(Records in a dataset)

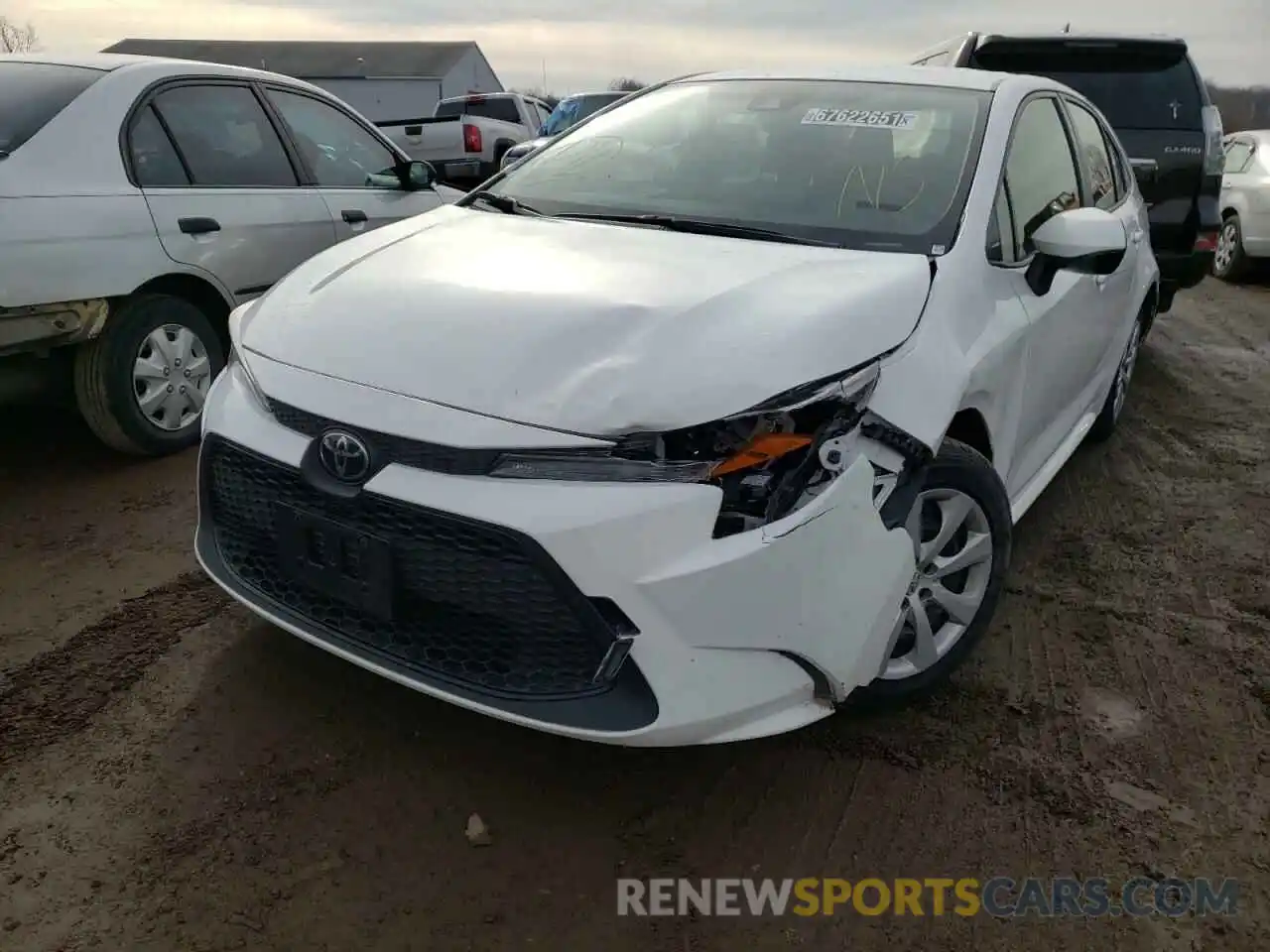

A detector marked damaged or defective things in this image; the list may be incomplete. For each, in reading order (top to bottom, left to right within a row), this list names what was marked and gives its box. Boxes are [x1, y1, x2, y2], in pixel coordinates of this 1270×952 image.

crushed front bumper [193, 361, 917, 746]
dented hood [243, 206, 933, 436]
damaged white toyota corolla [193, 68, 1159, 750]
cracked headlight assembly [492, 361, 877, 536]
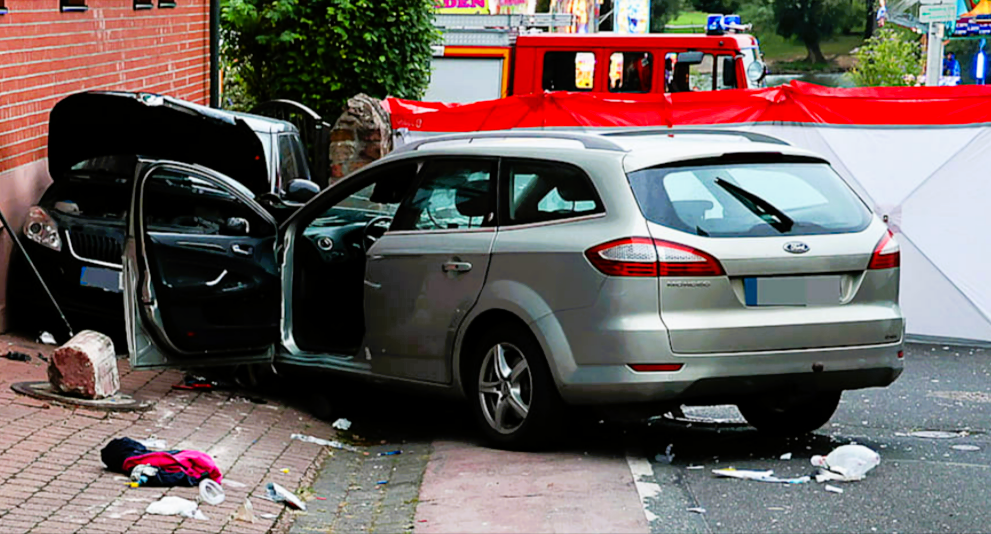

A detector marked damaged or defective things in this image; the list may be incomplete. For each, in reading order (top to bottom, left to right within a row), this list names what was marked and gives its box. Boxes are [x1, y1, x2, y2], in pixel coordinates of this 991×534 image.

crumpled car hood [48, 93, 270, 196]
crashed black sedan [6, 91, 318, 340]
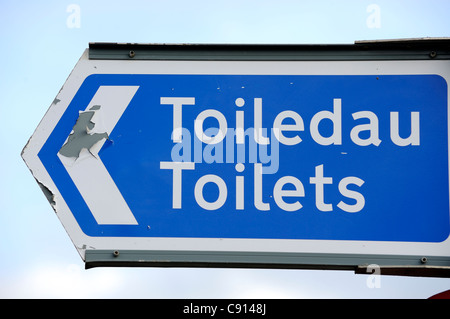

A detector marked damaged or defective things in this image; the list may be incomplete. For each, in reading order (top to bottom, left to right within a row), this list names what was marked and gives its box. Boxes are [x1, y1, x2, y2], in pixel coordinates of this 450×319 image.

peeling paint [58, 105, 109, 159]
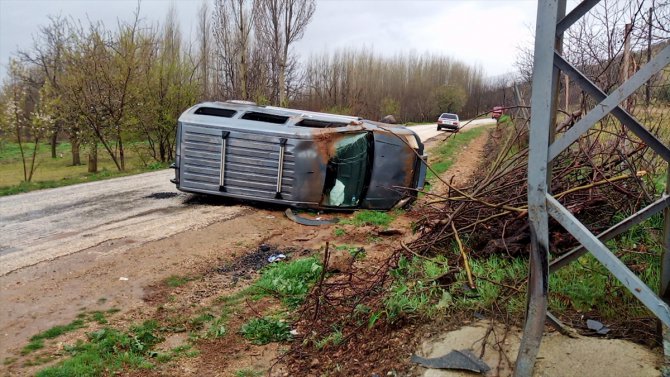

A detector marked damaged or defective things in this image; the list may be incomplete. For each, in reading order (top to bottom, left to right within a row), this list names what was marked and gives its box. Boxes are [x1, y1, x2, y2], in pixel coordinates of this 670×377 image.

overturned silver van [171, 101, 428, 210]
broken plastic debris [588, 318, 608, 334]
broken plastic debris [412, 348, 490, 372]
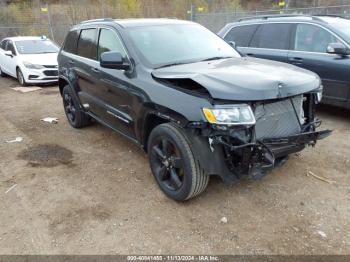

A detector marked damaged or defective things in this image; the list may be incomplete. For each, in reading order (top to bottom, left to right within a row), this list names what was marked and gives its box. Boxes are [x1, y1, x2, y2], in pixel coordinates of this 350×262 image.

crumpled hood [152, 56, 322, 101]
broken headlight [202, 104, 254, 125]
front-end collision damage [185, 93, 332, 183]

* * *

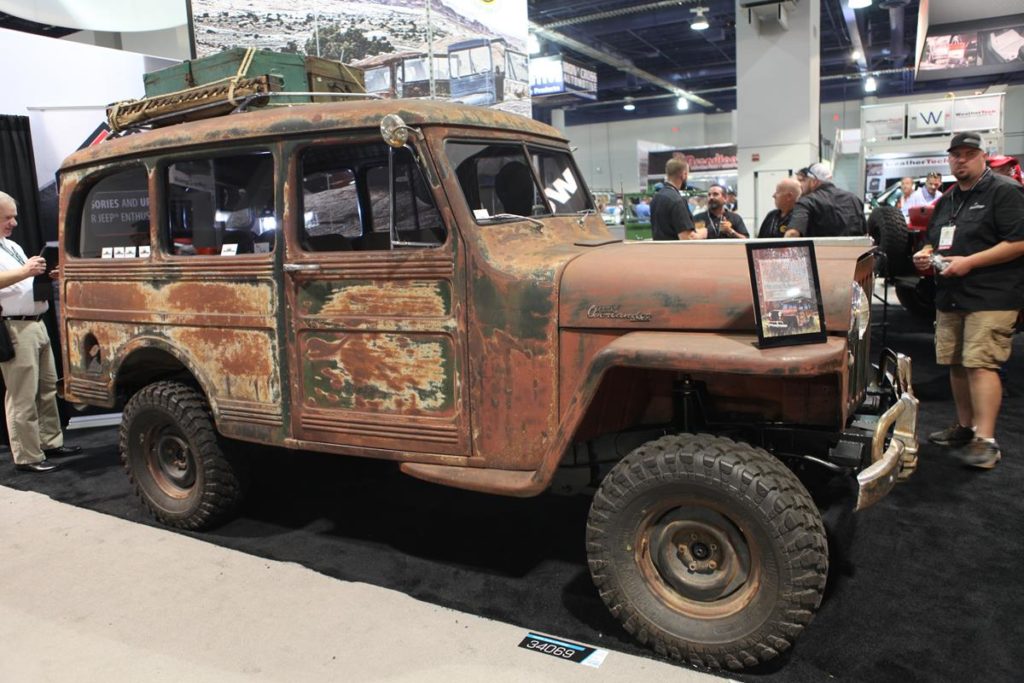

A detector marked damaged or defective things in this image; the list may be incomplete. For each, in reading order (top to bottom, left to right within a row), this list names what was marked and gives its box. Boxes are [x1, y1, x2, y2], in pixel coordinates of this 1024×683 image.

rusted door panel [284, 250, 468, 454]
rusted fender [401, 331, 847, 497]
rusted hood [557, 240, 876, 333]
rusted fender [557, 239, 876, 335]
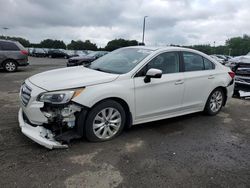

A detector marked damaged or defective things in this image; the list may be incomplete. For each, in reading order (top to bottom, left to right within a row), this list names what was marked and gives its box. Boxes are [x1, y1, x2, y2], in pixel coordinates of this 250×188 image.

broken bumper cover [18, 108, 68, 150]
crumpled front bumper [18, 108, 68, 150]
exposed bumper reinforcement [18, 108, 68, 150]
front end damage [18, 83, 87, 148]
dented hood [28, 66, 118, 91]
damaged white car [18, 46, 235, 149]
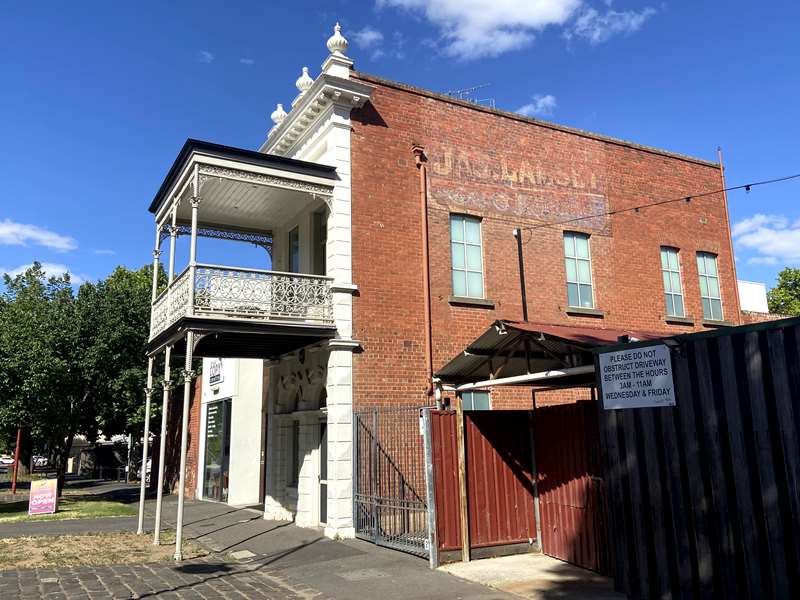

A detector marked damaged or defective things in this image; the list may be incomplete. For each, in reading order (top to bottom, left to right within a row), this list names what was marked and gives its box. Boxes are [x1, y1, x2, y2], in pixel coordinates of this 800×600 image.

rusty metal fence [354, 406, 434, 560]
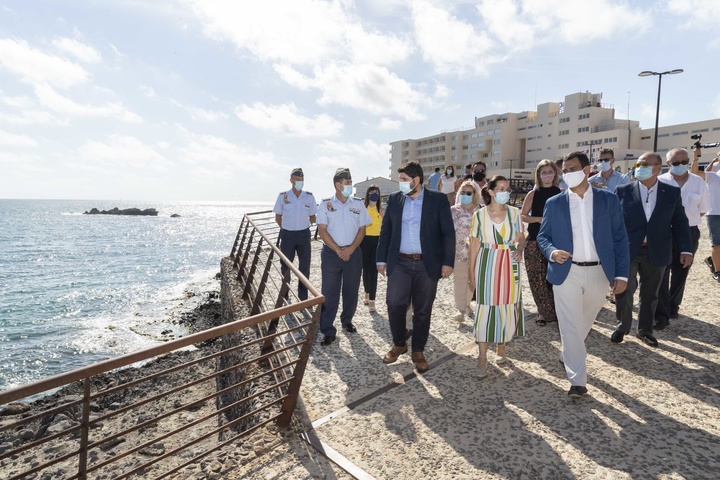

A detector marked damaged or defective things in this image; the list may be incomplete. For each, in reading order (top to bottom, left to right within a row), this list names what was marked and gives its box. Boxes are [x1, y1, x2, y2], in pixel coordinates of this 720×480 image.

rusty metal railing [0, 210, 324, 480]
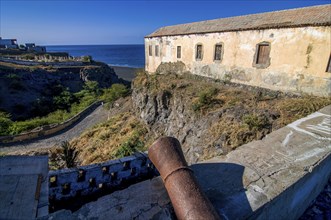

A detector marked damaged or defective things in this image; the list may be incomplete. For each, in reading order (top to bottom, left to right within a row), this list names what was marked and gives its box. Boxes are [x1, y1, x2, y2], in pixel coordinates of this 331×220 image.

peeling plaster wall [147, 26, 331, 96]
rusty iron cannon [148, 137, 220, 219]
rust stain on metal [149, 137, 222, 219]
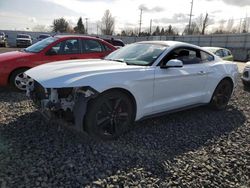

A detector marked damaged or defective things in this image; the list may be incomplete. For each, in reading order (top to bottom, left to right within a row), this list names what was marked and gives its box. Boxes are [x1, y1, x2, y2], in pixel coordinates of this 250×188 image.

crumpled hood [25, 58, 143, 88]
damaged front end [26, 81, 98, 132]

DO THIS: Rewrite the stretch from the line containing "this 331×220 image." through the line containing "peeling plaster wall [147, 26, 331, 96]", replacing "detector" with "scanner" and changing nothing else.

ANSWER TO THE TASK:
A scanner marked damaged or defective things in this image; the list may be incomplete. For each, in reading order (top to bottom, left to right within a row), this list names what was marked and gives its box. Boxes are [x1, y1, x2, y2], in pixel coordinates of this 331×220 image.

peeling plaster wall [147, 26, 331, 96]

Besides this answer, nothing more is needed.